The aim of this study was to investigate the efficacy and outcomes of a six-portal (anteromedial, anterolateral, superomedial, superolateral, posteromedial, posterolateral) technique for arthroscopic treatment of ASANK in a tertiary Orthopaedic department in Greece.
We performed a retrospective cohort study of all patients with ASANK undergoing a six-portal arthroscopic debridement technique. Clinical and functional outcomes were assessed using the KOOS, IKDC, and Tegner-Lysholm scores. All patients had a minimum follow-up of 1 year.
• Fourteen patients were included in the study (85.7% men – 14.3% women) with a mean age of 52 years over a period of 6 years (2017-2022).
• Regarding the comorbidities, 42.8% (6/14) of the patients suffered from diabetes mellitus and 14.2% (2/14) from rheumatoid arthritis.
• The mean postoperative follow-up of the patients was 45.4 months.
• The most prevalent microorganism was Staphylococcus aureus (42.8%).
• The mean hospital stay duration was 12.1 days.
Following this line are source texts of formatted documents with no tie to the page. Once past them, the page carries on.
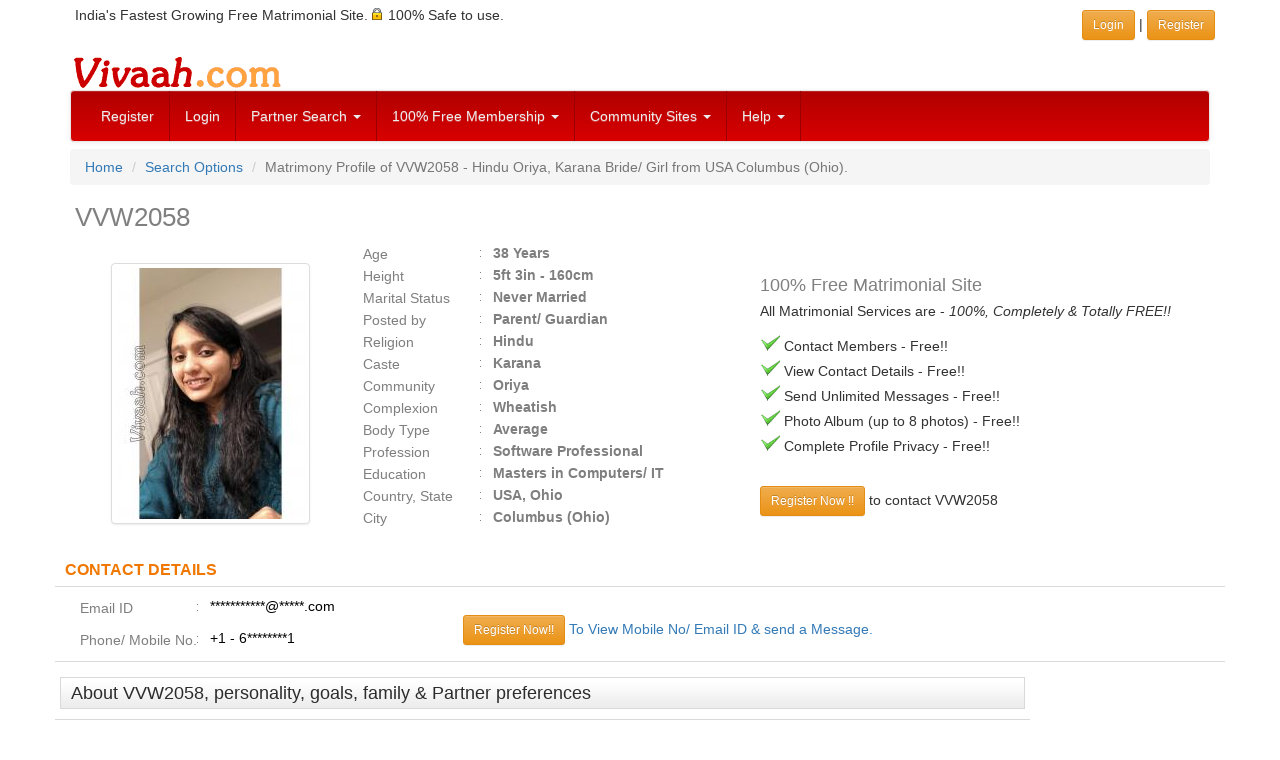

--- FILE ---
content_type: text/html; charset=utf-8
request_url: https://www.google.com/recaptcha/api2/aframe
body_size: 267
content:
<!DOCTYPE HTML><html><head><meta http-equiv="content-type" content="text/html; charset=UTF-8"></head><body><script nonce="MwCAHlFEFWEbv6X0lhU3gw">/** Anti-fraud and anti-abuse applications only. See google.com/recaptcha */ try{var clients={'sodar':'https://pagead2.googlesyndication.com/pagead/sodar?'};window.addEventListener("message",function(a){try{if(a.source===window.parent){var b=JSON.parse(a.data);var c=clients[b['id']];if(c){var d=document.createElement('img');d.src=c+b['params']+'&rc='+(localStorage.getItem("rc::a")?sessionStorage.getItem("rc::b"):"");window.document.body.appendChild(d);sessionStorage.setItem("rc::e",parseInt(sessionStorage.getItem("rc::e")||0)+1);localStorage.setItem("rc::h",'1768908154980');}}}catch(b){}});window.parent.postMessage("_grecaptcha_ready", "*");}catch(b){}</script></body></html>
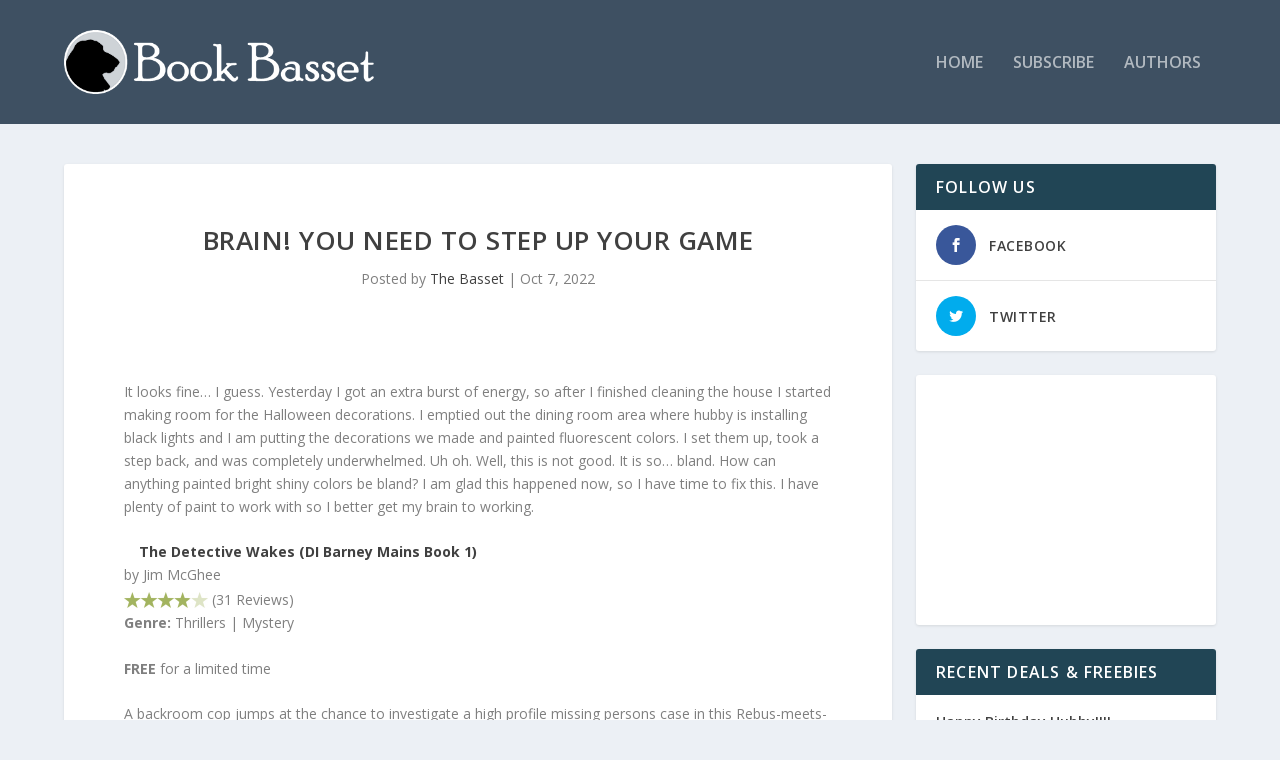

--- FILE ---
content_type: text/html; charset=utf-8
request_url: https://www.google.com/recaptcha/api2/aframe
body_size: 268
content:
<!DOCTYPE HTML><html><head><meta http-equiv="content-type" content="text/html; charset=UTF-8"></head><body><script nonce="i8US77429WLRYV3xkOTuBg">/** Anti-fraud and anti-abuse applications only. See google.com/recaptcha */ try{var clients={'sodar':'https://pagead2.googlesyndication.com/pagead/sodar?'};window.addEventListener("message",function(a){try{if(a.source===window.parent){var b=JSON.parse(a.data);var c=clients[b['id']];if(c){var d=document.createElement('img');d.src=c+b['params']+'&rc='+(localStorage.getItem("rc::a")?sessionStorage.getItem("rc::b"):"");window.document.body.appendChild(d);sessionStorage.setItem("rc::e",parseInt(sessionStorage.getItem("rc::e")||0)+1);localStorage.setItem("rc::h",'1768874203106');}}}catch(b){}});window.parent.postMessage("_grecaptcha_ready", "*");}catch(b){}</script></body></html>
• There was no recurrence or revision surgery recorded.
• The technique was proved efficient even in Gächter stage 3.
• This absolute success rate was also imprinted during the latest follow-up by the functional scores: mean KOOS 80, mean IKDC 74.5, and mean Tegner-Lysholm score 84.6.
The aforementioned strategy for the treatment of septic knee arthritis proved efficient in treating the infection as well as providing excellent clinical outcomes. Higher level and volume studies should be conducted to establish the efficiency of this multiple portal technique in the management of ASANK.